Durante a parcela da meditação, os participantes foram instruídos a se concentrar no momento presente, tendo como base a respiração. Quando os pensamentos vão para o passado ou futuro, devem trazê-lo de volta concentrando-se na respiração. De acordo com a pesquisa, isso ajuda aqueles com depressão: “aceitar mudanças de atenção momento a momento”. Seguiram-se 30 minutos de exercícios aeróbicos de “intensidade moderada”.

Remédios tem eficácia limitadas

Notavelmente, o estudo encontrou uma diminuição de quase 40 por cento nos sintomas depressivos após apenas oito semanas de treinamento. Eles descreveram esses resultados como “robustos”. Como Tracey Shors, um dos autores do estudo disse: “Os cientistas sabem por um tempo que ambas as atividades sozinhas podem ajudar com a depressão … Mas este estudo sugere que quando feito em conjunto, há uma melhora notável nos sintomas depressivos juntamente com o aumento da atividade cerebral sincronizada.

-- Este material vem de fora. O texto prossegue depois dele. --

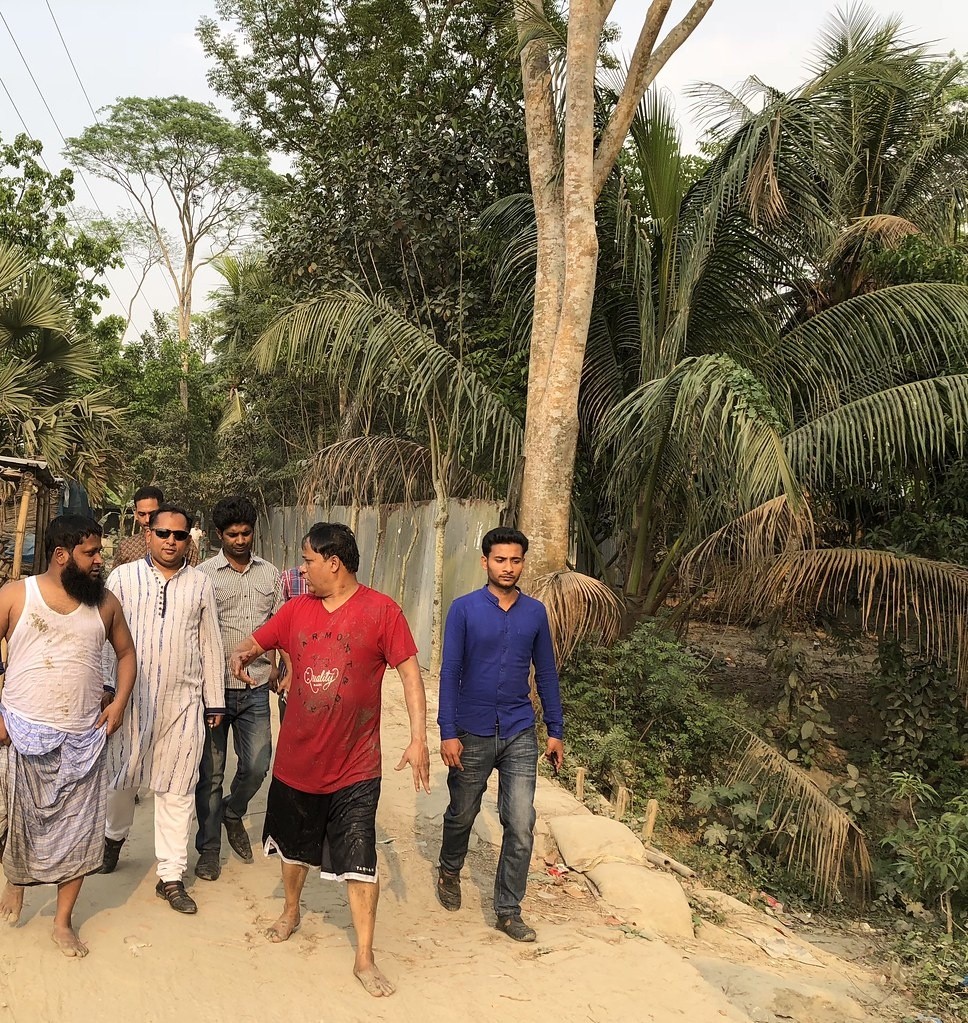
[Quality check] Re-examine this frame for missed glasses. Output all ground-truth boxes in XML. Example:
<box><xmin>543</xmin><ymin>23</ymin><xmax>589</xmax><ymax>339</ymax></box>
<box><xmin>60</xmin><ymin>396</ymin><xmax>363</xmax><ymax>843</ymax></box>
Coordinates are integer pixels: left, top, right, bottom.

Os pesquisadores também apontaram que embora a norma para o tratamento da depressão tenha envolvido a prescrição de drogas psicotrópicas como Prozac, Zoloft, Celexa e Lexapro. Essas drogas podem ter eficácia limitada e também podem levar a efeitos colaterais intensos. Parte da excitação sobre esses resultados é o fato de que as práticas envolvidas são gratuitas. São imediatamente acessíveis e não têm efeitos colaterais adversos.

Tratamento em grupos

Curiosamente, além de participantes estudantis, o grupo de pesquisa também forneceu treinamento de MAP para mães jovens que vivem em uma instalação de tratamento residencial. As mulheres jovens envolvidas tinham experimentado sem-abrigo no passado e apresentaram sintomas depressivos graves, bem como níveis elevados de ansiedade.

Após oito semanas de MAP, eles também relataram uma redução significativa nos sintomas de depressão e ansiedade. Eles relataram sentir-se muito mais motivados e capazes de se concentrar positivamente em suas vidas, num momento em que tal atitude era imperativa.

“Sabemos que essas terapias podem ser praticadas ao longo da vida e que serão eficazes na melhoria da saúde mental e cognitiva”, disse o pesquisador principal, Brandon Alderman. “A boa notícia é que esta intervenção pode ser praticada por qualquer pessoa a qualquer momento e sem nenhum custo”.